How could it be? As I had already dealt with this matter and had a deal with the Lord. How could the feeling come back and haunt me again? More and more, I realised that my old man, especially my soft feelings, always distracted me from taking and living Christ as the reality.
However, I enjoyed what had been shared in the prophesying meeting and took it into my experience. Yes, I was still sad, and it was indeed hard to come out from that feeling when sadness just overtook me. Though I struggled, the Lord's grace covered me as I shouted: "Hallelujah!". When we aim to enter into the experience of the inward parts of Christ, we need to reject our old man and then also cultivate the feeling of the sense of the Body (this point was being shared in the meeting through different saints). This requires our "obedience" to Him.

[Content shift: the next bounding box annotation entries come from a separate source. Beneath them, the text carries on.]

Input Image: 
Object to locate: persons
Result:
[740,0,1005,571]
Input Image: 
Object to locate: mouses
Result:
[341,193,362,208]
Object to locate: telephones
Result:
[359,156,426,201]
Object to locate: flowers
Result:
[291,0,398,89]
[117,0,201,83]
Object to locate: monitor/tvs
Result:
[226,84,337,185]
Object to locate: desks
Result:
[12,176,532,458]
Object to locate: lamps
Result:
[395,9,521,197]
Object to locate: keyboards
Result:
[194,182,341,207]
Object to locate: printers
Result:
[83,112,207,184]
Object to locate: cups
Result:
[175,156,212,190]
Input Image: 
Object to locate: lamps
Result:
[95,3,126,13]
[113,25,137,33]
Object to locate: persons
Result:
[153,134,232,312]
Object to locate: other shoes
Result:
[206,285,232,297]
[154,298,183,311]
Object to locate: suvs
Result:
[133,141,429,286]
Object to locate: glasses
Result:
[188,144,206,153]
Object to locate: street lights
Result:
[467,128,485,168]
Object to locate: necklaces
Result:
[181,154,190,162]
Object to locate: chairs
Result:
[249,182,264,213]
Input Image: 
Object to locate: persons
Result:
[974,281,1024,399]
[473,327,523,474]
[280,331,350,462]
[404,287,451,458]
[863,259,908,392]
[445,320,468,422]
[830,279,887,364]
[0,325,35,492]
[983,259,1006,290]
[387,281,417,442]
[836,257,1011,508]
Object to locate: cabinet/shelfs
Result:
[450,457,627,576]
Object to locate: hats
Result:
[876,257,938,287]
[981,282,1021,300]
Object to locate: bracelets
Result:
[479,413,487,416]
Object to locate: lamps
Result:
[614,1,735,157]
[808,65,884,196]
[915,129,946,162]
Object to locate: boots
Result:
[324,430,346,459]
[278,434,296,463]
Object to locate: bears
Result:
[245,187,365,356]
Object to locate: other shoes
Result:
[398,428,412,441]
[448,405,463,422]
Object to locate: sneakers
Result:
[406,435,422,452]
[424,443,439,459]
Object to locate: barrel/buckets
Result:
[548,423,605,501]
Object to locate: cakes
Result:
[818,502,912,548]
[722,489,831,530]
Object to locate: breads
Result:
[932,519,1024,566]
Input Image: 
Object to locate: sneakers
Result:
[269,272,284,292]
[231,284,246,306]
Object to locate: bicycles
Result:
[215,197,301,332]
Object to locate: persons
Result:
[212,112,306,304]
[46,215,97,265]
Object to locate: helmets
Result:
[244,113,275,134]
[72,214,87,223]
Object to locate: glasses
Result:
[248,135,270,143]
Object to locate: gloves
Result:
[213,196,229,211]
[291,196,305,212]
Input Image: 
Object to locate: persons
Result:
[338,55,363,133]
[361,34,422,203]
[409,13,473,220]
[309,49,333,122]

I amen the point that we need to be obedient to Him. As this is my experience as well. Without my cooperation with the Lord, He doesn't have a way, and he doesn't want to make home in our heart when we are not willing. It is because making home in our heart means to rearrange and remold our inward being as the way He likes.
So I'm writing this as a reminder to myself. Lord, You know my consecration. Instead of wasting Your time and my time, I would like to exercise my being to take Your will as mine and Your inward parts as mine by adding a flavour of obedience to You and by me rejecting the old man. Lord, may You permeate in me so that I can really be used by You for Your eternal economy.